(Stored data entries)
-------
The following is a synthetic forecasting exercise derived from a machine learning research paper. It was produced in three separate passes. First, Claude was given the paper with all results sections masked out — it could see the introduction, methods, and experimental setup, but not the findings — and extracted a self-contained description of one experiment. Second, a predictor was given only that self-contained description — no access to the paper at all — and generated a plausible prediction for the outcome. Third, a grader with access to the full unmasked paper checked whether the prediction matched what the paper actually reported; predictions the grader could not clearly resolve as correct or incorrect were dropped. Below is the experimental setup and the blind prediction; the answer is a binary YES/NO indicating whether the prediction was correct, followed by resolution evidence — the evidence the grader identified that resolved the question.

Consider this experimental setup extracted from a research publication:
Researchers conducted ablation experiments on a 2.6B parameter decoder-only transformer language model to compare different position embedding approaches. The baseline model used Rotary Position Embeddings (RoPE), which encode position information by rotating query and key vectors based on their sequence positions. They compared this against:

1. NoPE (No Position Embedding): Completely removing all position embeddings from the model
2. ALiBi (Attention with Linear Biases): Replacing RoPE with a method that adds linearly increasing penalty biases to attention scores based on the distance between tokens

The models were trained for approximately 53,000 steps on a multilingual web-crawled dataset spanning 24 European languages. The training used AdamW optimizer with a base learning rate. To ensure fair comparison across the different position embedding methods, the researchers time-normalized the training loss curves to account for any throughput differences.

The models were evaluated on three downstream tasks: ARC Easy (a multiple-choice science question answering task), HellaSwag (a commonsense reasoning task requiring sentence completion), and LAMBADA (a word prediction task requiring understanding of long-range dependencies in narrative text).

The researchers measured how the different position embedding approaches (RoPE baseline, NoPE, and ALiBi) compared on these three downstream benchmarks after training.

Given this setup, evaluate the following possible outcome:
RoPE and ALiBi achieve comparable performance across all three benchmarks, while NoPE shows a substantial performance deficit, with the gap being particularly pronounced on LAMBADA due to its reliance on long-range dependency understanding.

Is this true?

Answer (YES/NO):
-------
Output all of the entries without altering a single word.

The following is a synthetic forecasting exercise derived from a machine learning research paper. It was produced in three separate passes. First, Claude was given the paper with all results sections masked out — it could see the introduction, methods, and experimental setup, but not the findings — and extracted a self-contained description of one experiment. Second, a predictor was given only that self-contained description — no access to the paper at all — and generated a plausible prediction for the outcome. Third, a grader with access to the full unmasked paper checked whether the prediction matched what the paper actually reported; predictions the grader could not clearly resolve as correct or incorrect were dropped. Below is the experimental setup and the blind prediction; the answer is a binary YES/NO indicating whether the prediction was correct, followed by resolution evidence — the evidence the grader identified that resolved the question.

Consider this experimental setup extracted from a research publication:
Researchers conducted ablation experiments on a 2.6B parameter decoder-only transformer language model to compare different position embedding approaches. The baseline model used Rotary Position Embeddings (RoPE), which encode position information by rotating query and key vectors based on their sequence positions. They compared this against:

1. NoPE (No Position Embedding): Completely removing all position embeddings from the model
2. ALiBi (Attention with Linear Biases): Replacing RoPE with a method that adds linearly increasing penalty biases to attention scores based on the distance between tokens

The models were trained for approximately 53,000 steps on a multilingual web-crawled dataset spanning 24 European languages. The training used AdamW optimizer with a base learning rate. To ensure fair comparison across the different position embedding methods, the researchers time-normalized the training loss curves to account for any throughput differences.

The models were evaluated on three downstream tasks: ARC Easy (a multiple-choice science question answering task), HellaSwag (a commonsense reasoning task requiring sentence completion), and LAMBADA (a word prediction task requiring understanding of long-range dependencies in narrative text).

The researchers measured how the different position embedding approaches (RoPE baseline, NoPE, and ALiBi) compared on these three downstream benchmarks after training.

Given this setup, evaluate the following possible outcome:
RoPE and ALiBi achieve comparable performance across all three benchmarks, while NoPE shows a substantial performance deficit, with the gap being particularly pronounced on LAMBADA due to its reliance on long-range dependency understanding.

Is this true?

Answer (YES/NO):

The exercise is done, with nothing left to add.